Osborne used his finger to stab himself in the chest.
“I paid the fee. She told me no one has time to write term papers. Not to mention the lack of the English skills to write one. Their final mark would rest not on the caliber of their argument, she said, but on a forger’s perfect grammar. It’s all appearances with these people. I thought about it and concluded that I should be proud of her. Sky was showing a deep insight—the importance of carefully selecting competent partners in a criminal enterprise. Most people don’t learn that lesson soon enough, and they go to prison.
“But now it turns out she didn’t learn it well enough, that bitter lesson about the importance of making quality judgments about strangers. That doesn’t mean she should be thrown in some dungeon to be tortured by troglodytes. It’s unbearable, Vincent.”
He grabbed the bottle of wine by the neck and refilled his glass. He looked dejected as his rack of lamb arrived.

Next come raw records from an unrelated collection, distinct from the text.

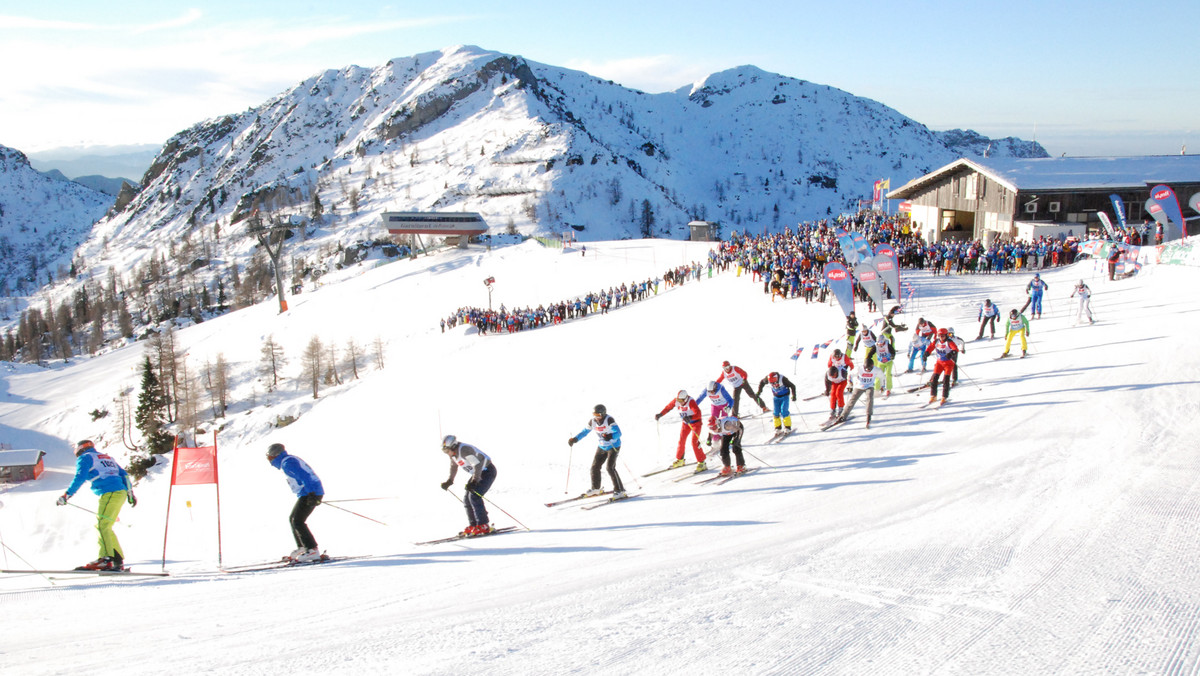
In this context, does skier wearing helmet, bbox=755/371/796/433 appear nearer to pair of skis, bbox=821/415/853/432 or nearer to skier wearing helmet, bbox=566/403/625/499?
pair of skis, bbox=821/415/853/432

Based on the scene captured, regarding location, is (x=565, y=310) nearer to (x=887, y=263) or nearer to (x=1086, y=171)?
(x=887, y=263)

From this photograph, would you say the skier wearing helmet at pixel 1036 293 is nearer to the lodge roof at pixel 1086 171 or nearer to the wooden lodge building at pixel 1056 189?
the wooden lodge building at pixel 1056 189

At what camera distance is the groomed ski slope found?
484cm

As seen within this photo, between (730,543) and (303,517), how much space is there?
514 cm

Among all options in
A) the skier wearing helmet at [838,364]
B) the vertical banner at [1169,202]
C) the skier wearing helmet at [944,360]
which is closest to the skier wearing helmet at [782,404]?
the skier wearing helmet at [838,364]

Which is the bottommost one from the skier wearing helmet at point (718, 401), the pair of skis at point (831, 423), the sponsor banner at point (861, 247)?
the pair of skis at point (831, 423)

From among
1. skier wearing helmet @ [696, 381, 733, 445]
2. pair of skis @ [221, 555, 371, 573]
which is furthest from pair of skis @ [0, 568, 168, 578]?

“How is your lamb?” he asked after while.
Calvino hadn’t touched his plate.
“Others have been detained with her,” said Calvino.
“I don’t fucking care about the others.”
“Frankly, the people holding her don’t fucking care about you.”
“It’s a standoff. I am not the one who will give way.”
“Rolls Royce against a tank. Who wins that standoff, Alan?”
Osborne sipped his wine and paid attention to the Jack Russell.
“I will win.”
“Give me something about Ballard, Alan. Anything.”
“Aren’t you eating?”
“What do you know about him?”
Calvino shook his head in frustration.